• EXERCISE PASSAGE
###
Where are we all going? (reprise)
12 Nov 2024- Slowdown from last year’s record population growth felt across most regions
- More to come, holding back the strength of the house price upturn and broader economic recovery
- Auckland tops the 2024 population growth stakes for the second year running
- Internal migrants continue to ‘flee the cities’, with region hoppers looking favourably upon Northland, Otago, Canterbury, and Tasman
The shape of NZ’s changing regional population profile is always a popular point of discussion. Since we wrote on it last year, population growth has peaked and turned rapidly lower. Here, we take another tour of the regions to see how this slowing has been experienced, and what the impacts might be.
Chart 1: The big get bigger
NZ’s population increased by 1.8% in the year to June 2024.[1] That’s still above average but a decent come down on last year’s 2.5%y/y.
Net international migration inflows accounted for roughly 80% of this population increase. The Auckland region once again captured the vast majority of these and hence topped the population growth stakes.
Waikato and Canterbury weren’t far behind, with both enticing folk to move in from other parts. Nelson, by contrast, seems to be out of favour. In fact, the region would have recorded a reasonable population decline were it not for migration inflows.
[1] All population data based on Stats NZ’s annual Subnational Population Estimates (which are provisional for the year to June 2024)
Chart 2: What goes up
The come down from last year’s record growth in population numbers was felt across most regions.
Marlborough was the only one to experience an acceleration in population growth of any note.
Canterbury and Otago saw the largest slowing. That surprised us a little, even taking Stats’ population estimates with the required grain of salt. The same two regions have spent most of the past two years hugging the more resilient end of the regional economic rankings.
Chart 3: Growth in business numbers slows
Evidence of this mainland outperformance can be found in the separate, and recently released, Business Demography Statistics.
In the 12 months to February 2024, growth in new business units was the strongest in Canterbury and Otago. In the case of the latter, it was even above the long-term average. In
a recession.
Meanwhile, Wellington’s struggles were laid bare in the form of an outright decline in business units.
Chart 4: Build and they will come?
This year’s changes aside, the overall stock of business units across the country, perhaps unsurprisingly, roughly matches the spread of people.
Auckland is a modest outlier in having a higher share of the country’s business units than it does people. And that’s even with Auckland’s population boom of the past two years.
###
• DATASET CONTENT
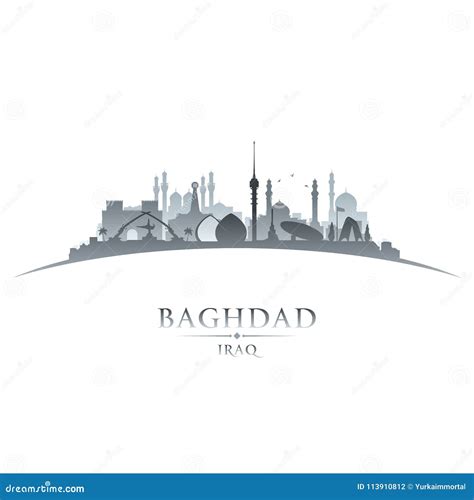 Baghdad Iraq City Skyline Vector Silhouette | CartoonDealer.com #128315271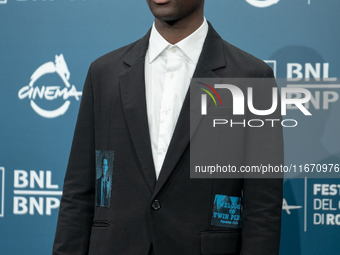 Ethan Herisse attends the ''Nickel Boys'' photocall at Auditorium Parco Della Musica in Rome, Italy, on October 16, 2024. (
###
• QUESTIONS
(a) From the regional population commentary, reproduce the passage between "Canterbury and Otago saw" and "regional economic rankings.", inclusive.
(b) List the titles of all the charts named in the regional population commentary.

• RESPONSES TO THE TASKS
(a)
Canterbury and Otago saw the largest slowing. That surprised us a little, even taking Stats’ population estimates with the required grain of salt. The same two regions have spent most of the past two years hugging the more resilient end of the regional economic rankings.

(b)
Chart 1: The big get bigger
Chart 2: What goes up
Chart 3: Growth in business numbers slows
Chart 4: Build and they will come?